## Tekstfragment
Ik ben herrezen

Het is zes dagen voor Pasen. De lente is zo prachtig, zo overdadig, zo uitbundig, dat mijn zorg-dat-er-niet-te-veel-indrukken-binnenkomen-filter het niet meer doet. Half dronken van vreugde wankel ik naar huis, overspoeld door alles wat ik zie en voel en ruik.

Op de Noordendijk zie ik een kleine kastanjeboom. Ik zie een knop die op openbarsten staat, vol en glanzend, bijna druipend van leven – en ik val bijna om. Ik zie een Japanse kers pronken met haar bloesem, als een bruid die zich heeft mooi gemaakt voor haar bruidegom. Ik zie een beuk die nog kaal is, en ik omhels hem bijna, omdat ik weet dat hij niet kaal zaal blijven, omdat hij ook groen en prachtig zal worden. Hij is niet dood. Hij wacht alleen nog even voordat hij zal laten zien hoe levend hij is.

De mensen zijn ook prachtig. In een oude man op een scooter die fronsend inhoudt voor tegemoetkomende fietsers, zie ik een blij jongetje dat zijn leven nog voor zich heeft. Hij droomt van alles wat mogelijk zal worden. Een vrouw met een verweerd gezicht vol rimpels zegt me gedag en ik ben zo blij dat ze dat doet, dat ze nooit verleerd heeft om zich uit te strekken naar andere mensen. Een kat kijkt me aan en bijna geloof ik dat ook hij me gedag zou zeggen als hij het kon. Ik glimlach naar hem.

## Opdrachten
**A)** Noem alle bomen die in het tekstfragment over de lente voorkomen.
**B)** Zet het tekstfragment over de lente voort na de laatste zin.

## Aangeleverde gegevens
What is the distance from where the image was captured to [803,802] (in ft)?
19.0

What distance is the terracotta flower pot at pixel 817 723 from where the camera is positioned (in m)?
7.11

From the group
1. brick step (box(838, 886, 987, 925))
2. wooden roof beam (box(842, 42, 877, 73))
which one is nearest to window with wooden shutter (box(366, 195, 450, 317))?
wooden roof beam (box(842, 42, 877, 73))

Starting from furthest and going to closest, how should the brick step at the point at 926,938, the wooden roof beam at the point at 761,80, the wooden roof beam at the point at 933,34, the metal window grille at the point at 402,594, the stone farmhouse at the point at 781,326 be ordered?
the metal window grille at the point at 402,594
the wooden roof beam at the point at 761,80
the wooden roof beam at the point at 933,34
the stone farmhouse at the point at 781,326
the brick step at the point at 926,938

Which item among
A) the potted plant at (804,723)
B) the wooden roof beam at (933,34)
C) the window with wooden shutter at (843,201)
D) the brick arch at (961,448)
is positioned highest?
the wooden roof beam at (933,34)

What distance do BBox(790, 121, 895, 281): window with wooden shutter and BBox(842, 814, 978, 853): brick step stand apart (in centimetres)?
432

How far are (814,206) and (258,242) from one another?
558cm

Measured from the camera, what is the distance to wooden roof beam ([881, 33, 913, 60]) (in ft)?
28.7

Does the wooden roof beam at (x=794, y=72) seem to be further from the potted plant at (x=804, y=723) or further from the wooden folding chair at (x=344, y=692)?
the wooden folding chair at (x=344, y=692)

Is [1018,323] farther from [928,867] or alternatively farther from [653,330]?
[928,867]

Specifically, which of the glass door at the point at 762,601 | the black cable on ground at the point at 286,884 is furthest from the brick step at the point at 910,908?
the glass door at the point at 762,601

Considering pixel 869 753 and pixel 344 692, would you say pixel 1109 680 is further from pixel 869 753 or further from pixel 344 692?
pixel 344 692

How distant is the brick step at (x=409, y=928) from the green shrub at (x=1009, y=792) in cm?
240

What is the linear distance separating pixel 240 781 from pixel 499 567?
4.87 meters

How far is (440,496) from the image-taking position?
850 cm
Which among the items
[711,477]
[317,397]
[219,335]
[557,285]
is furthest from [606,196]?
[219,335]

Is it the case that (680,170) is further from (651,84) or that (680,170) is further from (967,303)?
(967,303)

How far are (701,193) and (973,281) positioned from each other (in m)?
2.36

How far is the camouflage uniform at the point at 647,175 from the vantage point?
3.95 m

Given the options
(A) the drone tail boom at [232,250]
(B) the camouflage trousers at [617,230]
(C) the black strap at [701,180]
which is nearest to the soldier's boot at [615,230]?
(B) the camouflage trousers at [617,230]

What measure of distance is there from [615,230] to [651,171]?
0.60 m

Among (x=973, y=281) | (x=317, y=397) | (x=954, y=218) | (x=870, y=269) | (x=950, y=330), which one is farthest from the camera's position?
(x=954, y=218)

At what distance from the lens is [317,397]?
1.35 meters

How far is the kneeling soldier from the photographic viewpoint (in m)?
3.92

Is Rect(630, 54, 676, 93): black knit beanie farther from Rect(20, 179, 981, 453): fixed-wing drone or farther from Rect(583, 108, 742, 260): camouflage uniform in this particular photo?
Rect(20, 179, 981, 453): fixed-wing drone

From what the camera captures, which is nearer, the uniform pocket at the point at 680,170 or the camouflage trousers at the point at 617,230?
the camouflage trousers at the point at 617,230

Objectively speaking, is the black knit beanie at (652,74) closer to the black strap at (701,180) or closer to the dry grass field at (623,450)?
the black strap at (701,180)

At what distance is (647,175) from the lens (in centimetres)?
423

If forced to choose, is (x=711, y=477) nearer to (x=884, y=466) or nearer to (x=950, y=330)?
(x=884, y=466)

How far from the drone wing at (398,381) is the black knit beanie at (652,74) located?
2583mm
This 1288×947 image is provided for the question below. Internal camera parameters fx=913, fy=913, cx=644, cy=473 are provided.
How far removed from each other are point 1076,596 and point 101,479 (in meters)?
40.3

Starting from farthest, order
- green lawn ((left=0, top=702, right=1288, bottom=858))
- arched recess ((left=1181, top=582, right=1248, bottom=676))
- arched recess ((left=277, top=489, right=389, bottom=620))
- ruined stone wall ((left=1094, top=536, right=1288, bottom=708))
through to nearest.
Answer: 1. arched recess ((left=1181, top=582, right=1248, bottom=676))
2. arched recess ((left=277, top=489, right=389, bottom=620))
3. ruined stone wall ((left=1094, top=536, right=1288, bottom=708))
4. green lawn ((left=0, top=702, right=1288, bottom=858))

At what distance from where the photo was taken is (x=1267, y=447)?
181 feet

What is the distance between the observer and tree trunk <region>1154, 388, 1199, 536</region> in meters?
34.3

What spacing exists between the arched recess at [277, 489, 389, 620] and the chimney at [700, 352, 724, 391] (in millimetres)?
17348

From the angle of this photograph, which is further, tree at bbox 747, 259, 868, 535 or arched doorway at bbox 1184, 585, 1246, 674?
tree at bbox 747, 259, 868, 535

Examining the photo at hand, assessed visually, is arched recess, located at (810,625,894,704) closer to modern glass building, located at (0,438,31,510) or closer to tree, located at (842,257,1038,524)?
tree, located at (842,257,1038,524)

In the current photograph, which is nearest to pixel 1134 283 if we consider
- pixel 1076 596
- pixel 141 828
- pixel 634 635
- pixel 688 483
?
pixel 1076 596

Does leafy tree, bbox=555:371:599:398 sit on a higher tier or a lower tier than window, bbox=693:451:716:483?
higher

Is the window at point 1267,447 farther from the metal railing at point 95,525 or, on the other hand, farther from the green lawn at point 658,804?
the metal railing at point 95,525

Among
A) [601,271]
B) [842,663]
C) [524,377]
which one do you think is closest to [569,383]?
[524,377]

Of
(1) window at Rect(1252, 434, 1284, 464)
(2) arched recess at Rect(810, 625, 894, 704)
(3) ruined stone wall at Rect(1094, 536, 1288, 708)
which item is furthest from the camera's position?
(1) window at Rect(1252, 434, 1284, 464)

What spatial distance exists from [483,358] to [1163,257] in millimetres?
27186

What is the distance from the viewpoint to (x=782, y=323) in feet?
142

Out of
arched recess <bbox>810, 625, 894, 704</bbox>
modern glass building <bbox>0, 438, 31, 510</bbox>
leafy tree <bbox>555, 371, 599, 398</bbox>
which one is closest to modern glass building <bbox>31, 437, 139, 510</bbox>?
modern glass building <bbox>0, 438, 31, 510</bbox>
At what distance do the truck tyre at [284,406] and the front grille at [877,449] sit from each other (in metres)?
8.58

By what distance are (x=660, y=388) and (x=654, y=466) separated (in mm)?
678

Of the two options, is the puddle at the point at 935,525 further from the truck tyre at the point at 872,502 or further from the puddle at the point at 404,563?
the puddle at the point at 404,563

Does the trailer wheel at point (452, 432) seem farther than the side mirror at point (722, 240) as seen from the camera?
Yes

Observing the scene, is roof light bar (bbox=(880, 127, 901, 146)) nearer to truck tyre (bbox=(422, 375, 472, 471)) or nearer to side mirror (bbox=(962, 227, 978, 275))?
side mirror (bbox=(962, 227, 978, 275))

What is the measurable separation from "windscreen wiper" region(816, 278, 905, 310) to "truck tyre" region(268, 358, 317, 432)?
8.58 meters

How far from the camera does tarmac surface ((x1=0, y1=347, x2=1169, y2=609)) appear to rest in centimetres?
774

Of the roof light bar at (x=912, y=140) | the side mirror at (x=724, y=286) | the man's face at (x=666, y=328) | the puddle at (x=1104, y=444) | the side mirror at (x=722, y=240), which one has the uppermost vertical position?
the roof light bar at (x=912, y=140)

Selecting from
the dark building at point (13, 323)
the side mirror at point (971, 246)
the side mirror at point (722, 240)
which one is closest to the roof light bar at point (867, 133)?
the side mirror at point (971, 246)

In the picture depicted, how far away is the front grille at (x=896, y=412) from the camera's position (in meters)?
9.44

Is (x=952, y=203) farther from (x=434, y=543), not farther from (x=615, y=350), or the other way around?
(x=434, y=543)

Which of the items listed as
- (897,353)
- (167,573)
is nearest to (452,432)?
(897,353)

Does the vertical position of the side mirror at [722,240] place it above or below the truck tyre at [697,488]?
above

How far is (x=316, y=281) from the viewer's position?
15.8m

## Antwoorden
**A)**
- een kleine kastanjeboom
- een Japanse kers
- een beuk

**B)**
Alles is mooi – alles is zo mooi. Ik zie de kleine roze pinksterbloemen (‘Hé, jullie zijn vroeg,’ vertel ik ze) en ik denk aan een van de weinige mooie herinneringen die ik aan mijn vader heb. Dat ik met hem meeging naar zijn boomgaard en dat terwijl hij werkte ik in het gras pinksterbloemen plukte, vlak bij de rivier de Waal. De avond was net zo roze als de pinksterbloemen en alles was rustig en stil. Ik hoefde niet bang te zijn voor mijn vader.

Verder wankel ik, vol vreugde, totdat zelfs de wolken, wit en klein, alsof ook zij bloesem zijn, met me mee lijken te juichen in de lucht. Ik denk terug aan de lente veertien jaar geleden, toen ik christen werd, toen ik uit de hel van depressiviteit werd getild. Toen kon ik in de knop van een kastanje de hele schepping zien. In een ontluikend blaadje ontdekte ik de overstelpende liefde van de Heer.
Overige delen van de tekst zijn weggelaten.